◆ Source text ◆
Isn't the key thing that is out of joint the move from premodern feudalism (the dead feudal father) and the rise of modernity (the mother's insatiable appetite)? Hamlet is caught between the two worlds and follows Marx by seeing every solid tradition and institution melt. Moreover, Shakespeare also had to move from the old patronage system to being a theater entrepreneur.
Very astute. We read Hamlet in my AP English class senior year of high school. For a play first performed in 1600, it would be sagacious to compare the plot not to a subconscious emergence of subjectivity and humanity, but rather a cryptic warning that Shakespeare was ironically enough subliminally proffering to his audience, elite and groundling, about the succession of Queen Elizabeth. This was a fraught subject as England and its neighbors had never known such a prosperous isle than with the virgin queen atop the throne. Chaste (except perhaps with Walter Raleigh and John Dee), strategic to a fault, and admired by her people for foreign conquests against the Catholic Spanish especially and improvements in the quality of life in England, her reign was coming to an end and it was an open secret James of Scotland looked to usurp the Tudors' claim to the throne.
Just as Romeo and Juliet was a cryptic, messy and contemporary decoupage of the Catholic Church's persecution of Jews, and a love that spited that prejudice, I view Hamlet as Shakespeare's warning about James. Indeed, James had the Bible rewritten to reflect Scottish myth and symbols after he ascended in 1603. And it was uncertain whether James would reinstitute the Roman religion that Henry VIII fought so hard to banish.
Whether it was out of his own worry that James would clamp down on art and free expression, as the Scotts were known as rough and tumble warriors who abjured the type of culture that Elizabeth sponsored, or a more ecumenical concern for the future of dynastic procession in his country which had known The 100 Years War and War of the Roses in the not too distant past, Shakespeare brought to mind in his audiences that the politics of his time were dangerous.
I for one believe Hamlet was in fact insane, and as subjectivity is one of the most private things, he need not telegraph his feelings too much. His soliloquies and conversations are evidence enough that he was overwhelmed by sick feelings and tried to put words to them as best he could.

◆ Dataset excerpts ◆

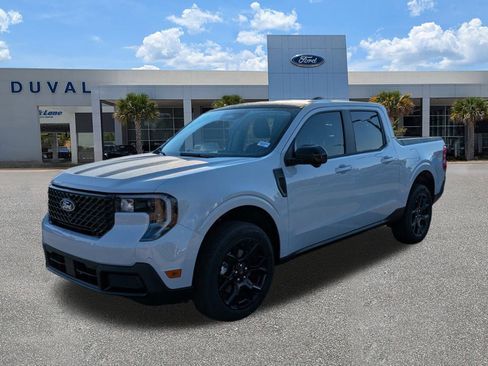 New 2025 Ford Maverick Lariat w/ Black Appearance Package image 7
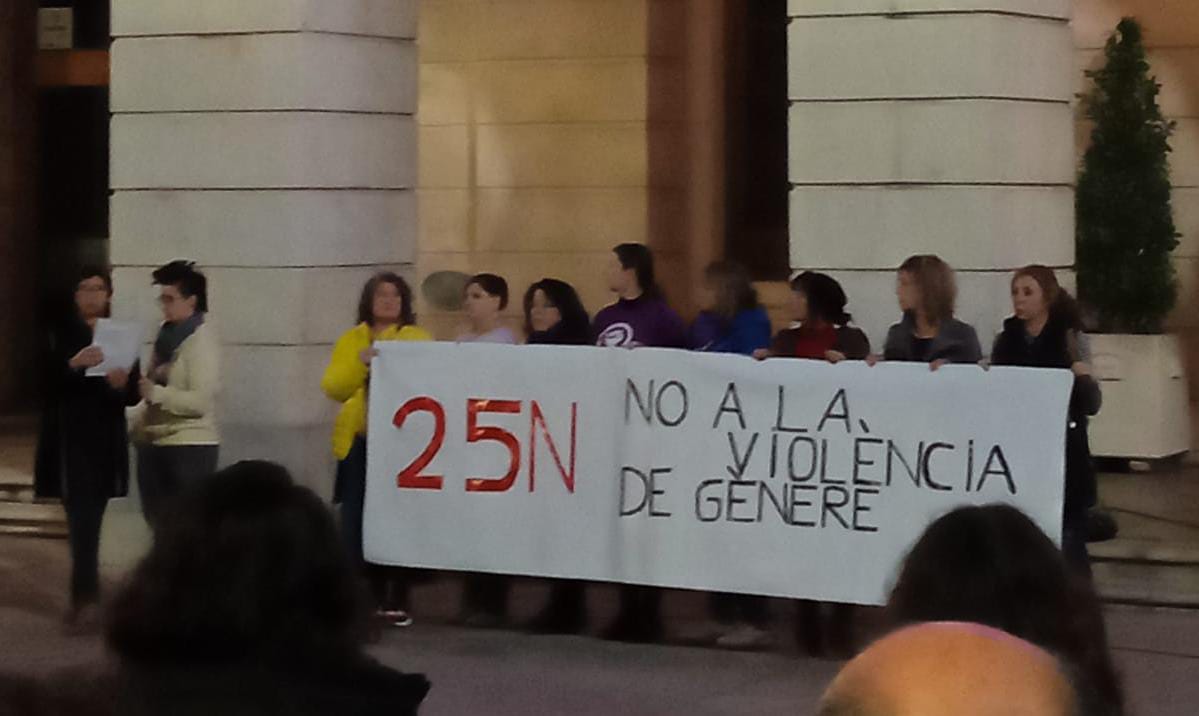 #25N. El masclisme mata: justificar-lo és ser-ne còmplice rotova.compromis.net/2023/11/26/25n…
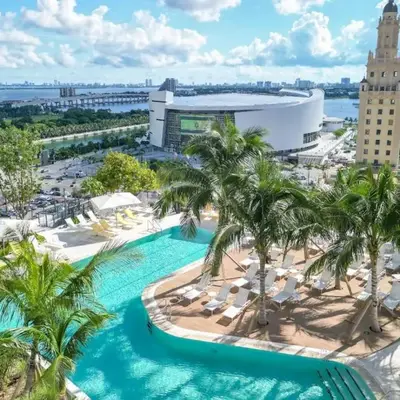 3610 Calm Blue Studio w Balcony View Pool and Gym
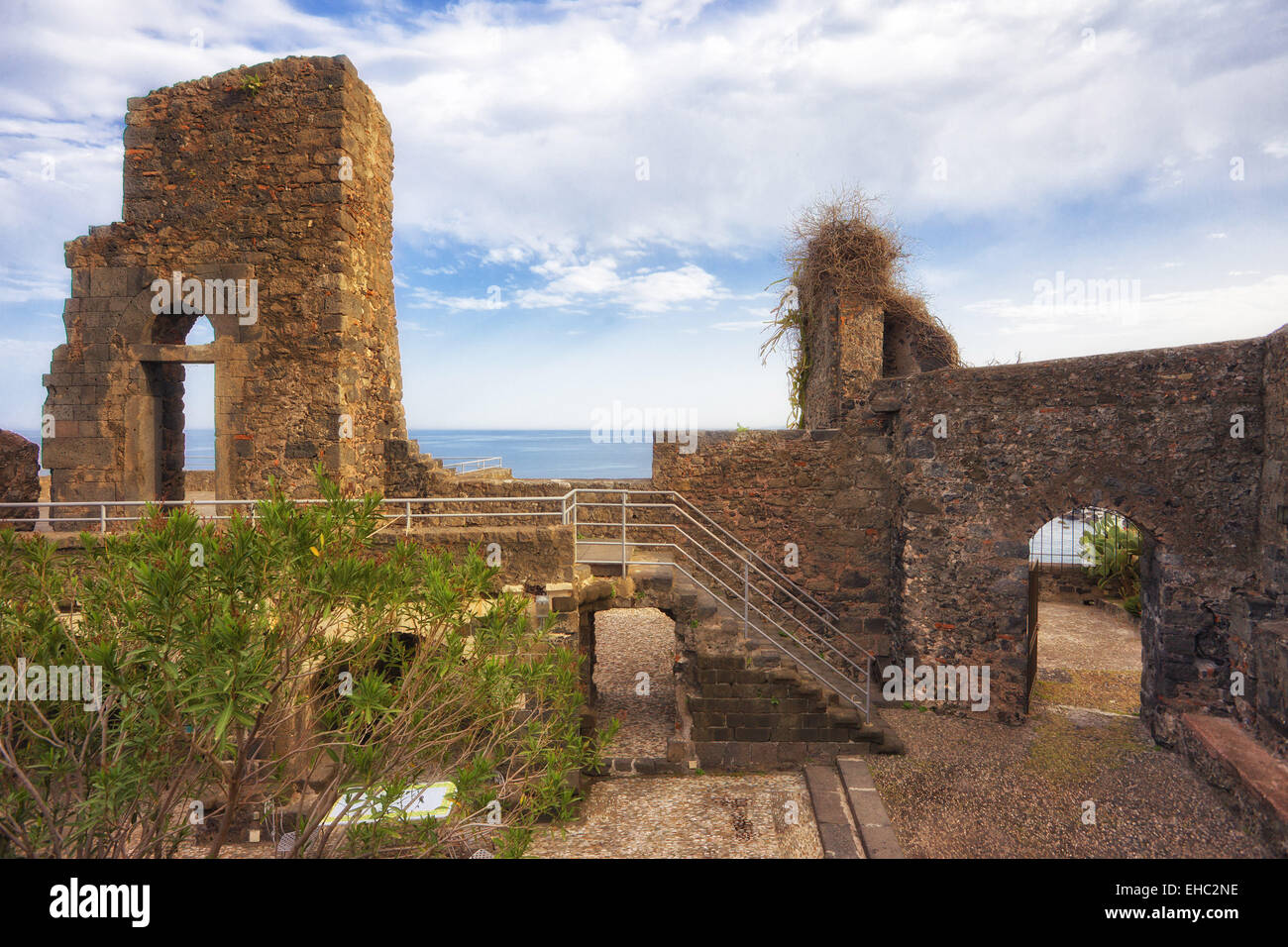 Il castello medievale di Aci Castello, Sicilia Foto Stock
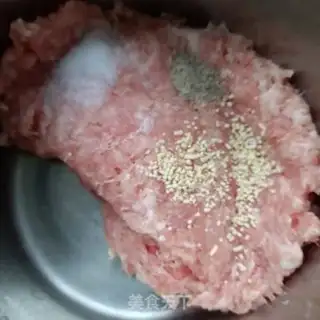 Make The meatballs, the purple mountain medicine tomato soup step 1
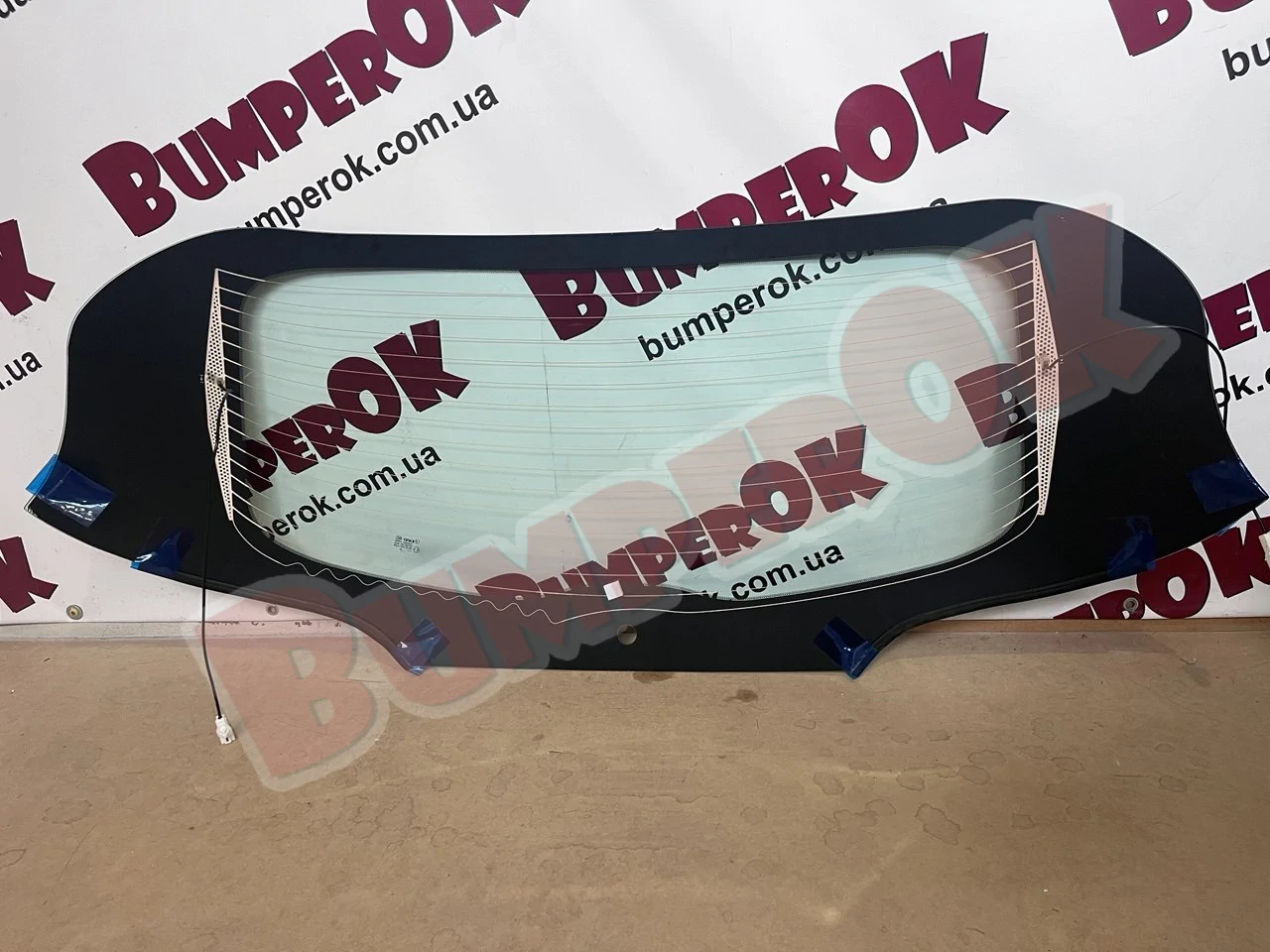Скло заднє зелене Jeep Cherokee 2019-2023 - 3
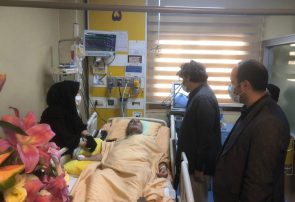 معاون سیما از محمد کاسبی در بیمارستان عیادت کرد
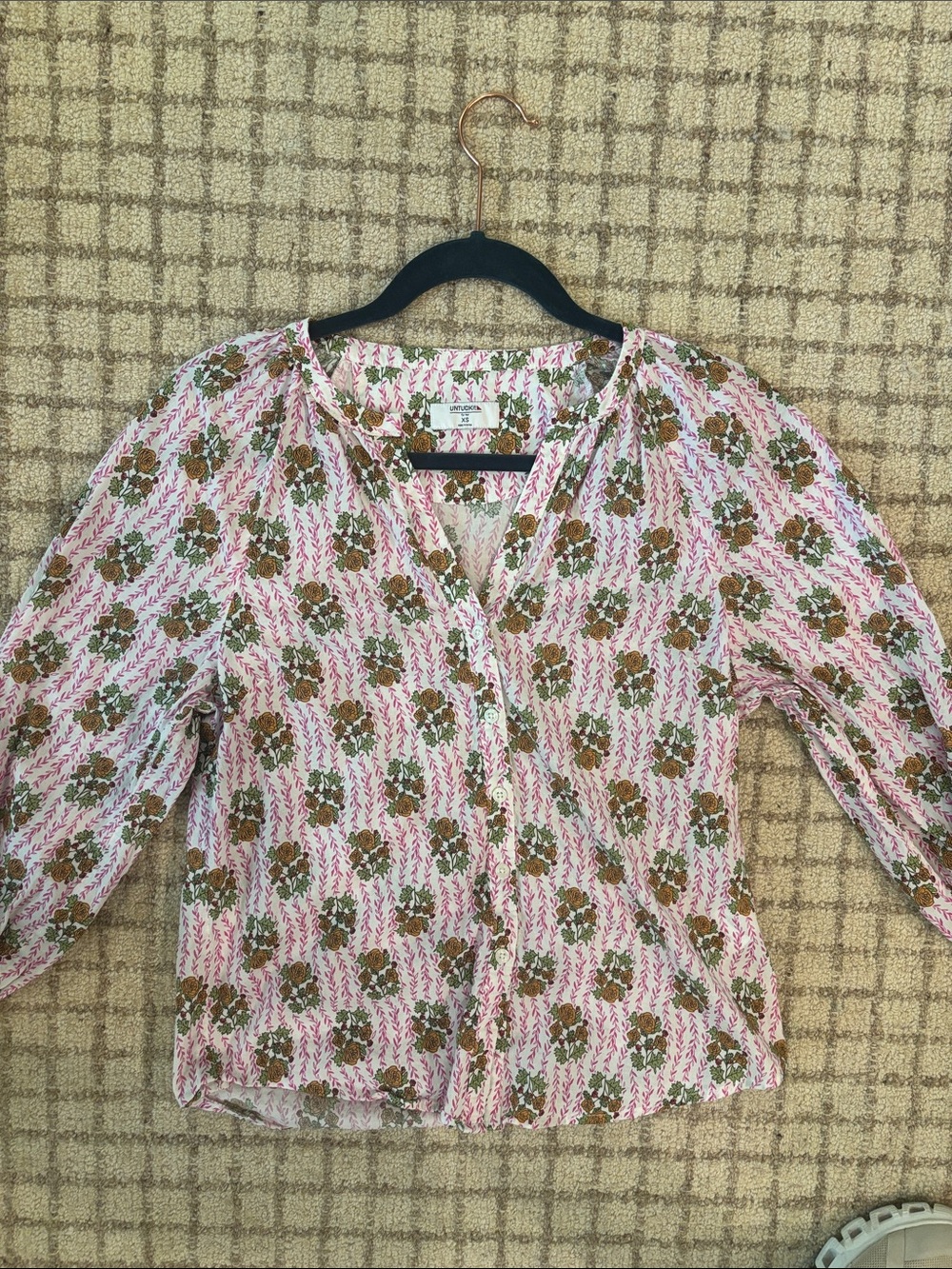 UNTUCKit Pink Floral Button-Front V-Neck Blouse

◆ Activity ◆
Reproduce the passage on Hamlet from the words "Whether it was" through "best he could.", swapping "soliloquies" for "monologues".

◆ Task output ◆
Whether it was out of his own worry that James would clamp down on art and free expression, as the Scotts were known as rough and tumble warriors who abjured the type of culture that Elizabeth sponsored, or a more ecumenical concern for the future of dynastic procession in his country which had known The 100 Years War and War of the Roses in the not too distant past, Shakespeare brought to mind in his audiences that the politics of his time were dangerous.
I for one believe Hamlet was in fact insane, and as subjectivity is one of the most private things, he need not telegraph his feelings too much. His monologues and conversations are evidence enough that he was overwhelmed by sick feelings and tried to put words to them as best he could.